Quoted text:
-*-
Bobsam 'Bob' Elejiko (18 August 1981 – 13 November 2011) was a Nigerian footballer. He played as a central defender for several domestic teams between 2000 and 2011 before his death on the field during a football match.

Career
During his career, spent almost exclusively in Belgium, Elejiko represented FSV Wacker 90 Nordhausen, K.V. Turnhout, K.V.C. Westerlo, Royal Antwerp FC, S.C. Beira-Mar, K.M.S.K. Deinze, K.V. Red Star Waasland and K. Merksem S.C..

In 2008, he had trials with FC Carl Zeiss Jena, Crewe Alexandra, Gillingham and RBC Roosendaal, but did not gain a contract with any club.

Death
Elejiko collapsed while playing a fifth-tier match with his team K. Merksem S.C. against F.C. Kaart, a team from Merksem, Antwerp, on 13 November 2011. Despite resuscitation attempts pitch side, Elejiko was pronounced dead and the match was abandoned. The cause was later determined to be a traumatic rupture of the aorta.
-*-
Exercise: Copy out the whole article on footballer Bob Elejiko word for word, as given above.

Information supplied:
-*-
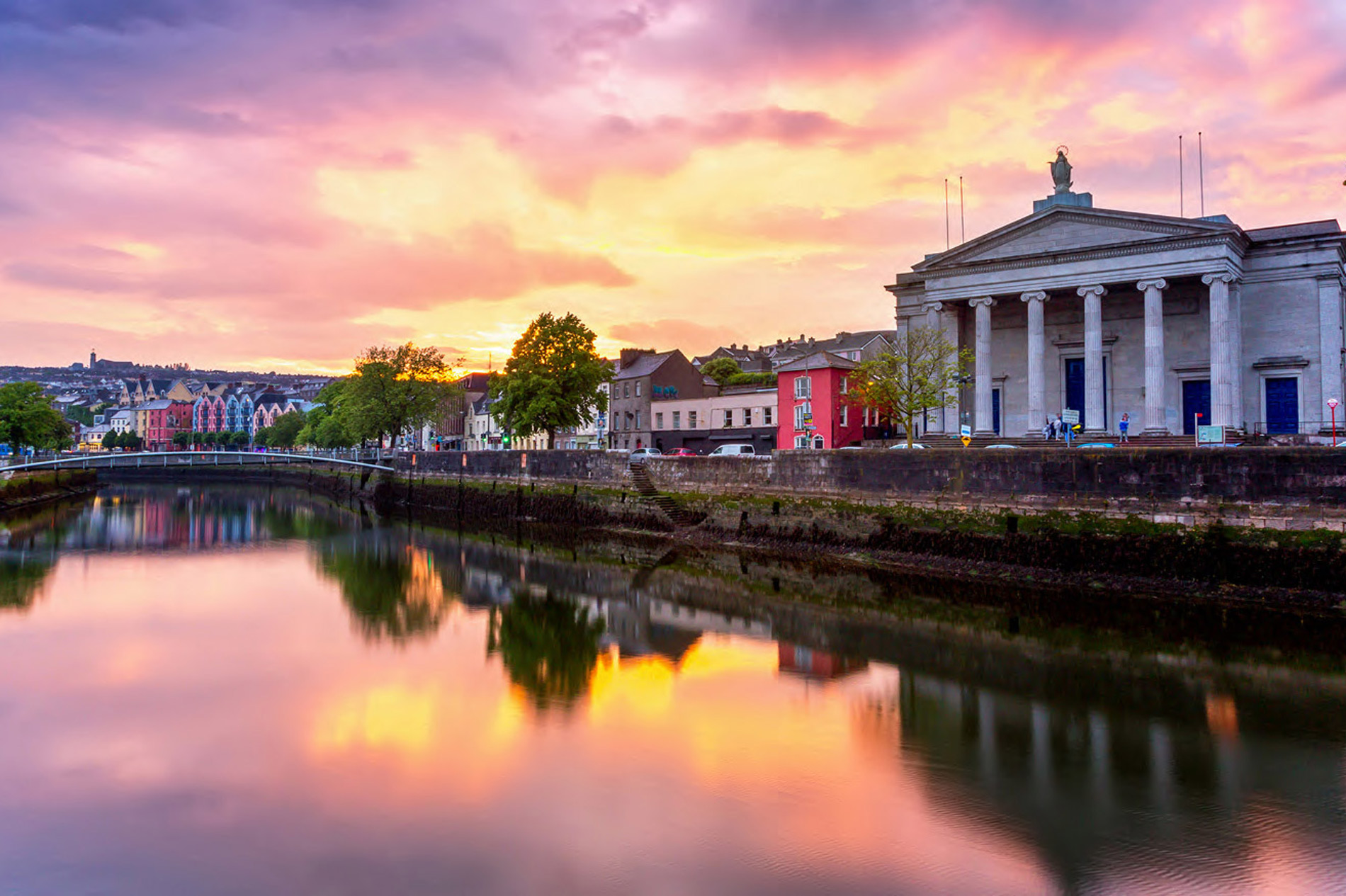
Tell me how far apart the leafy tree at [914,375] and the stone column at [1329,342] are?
12.2 meters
-*-
The answer:
Bobsam 'Bob' Elejiko (18 August 1981 – 13 November 2011) was a Nigerian footballer. He played as a central defender for several domestic teams between 2000 and 2011 before his death on the field during a football match.

Career
During his career, spent almost exclusively in Belgium, Elejiko represented FSV Wacker 90 Nordhausen, K.V. Turnhout, K.V.C. Westerlo, Royal Antwerp FC, S.C. Beira-Mar, K.M.S.K. Deinze, K.V. Red Star Waasland and K. Merksem S.C..

In 2008, he had trials with FC Carl Zeiss Jena, Crewe Alexandra, Gillingham and RBC Roosendaal, but did not gain a contract with any club.

Death
Elejiko collapsed while playing a fifth-tier match with his team K. Merksem S.C. against F.C. Kaart, a team from Merksem, Antwerp, on 13 November 2011. Despite resuscitation attempts pitch side, Elejiko was pronounced dead and the match was abandoned. The cause was later determined to be a traumatic rupture of the aorta.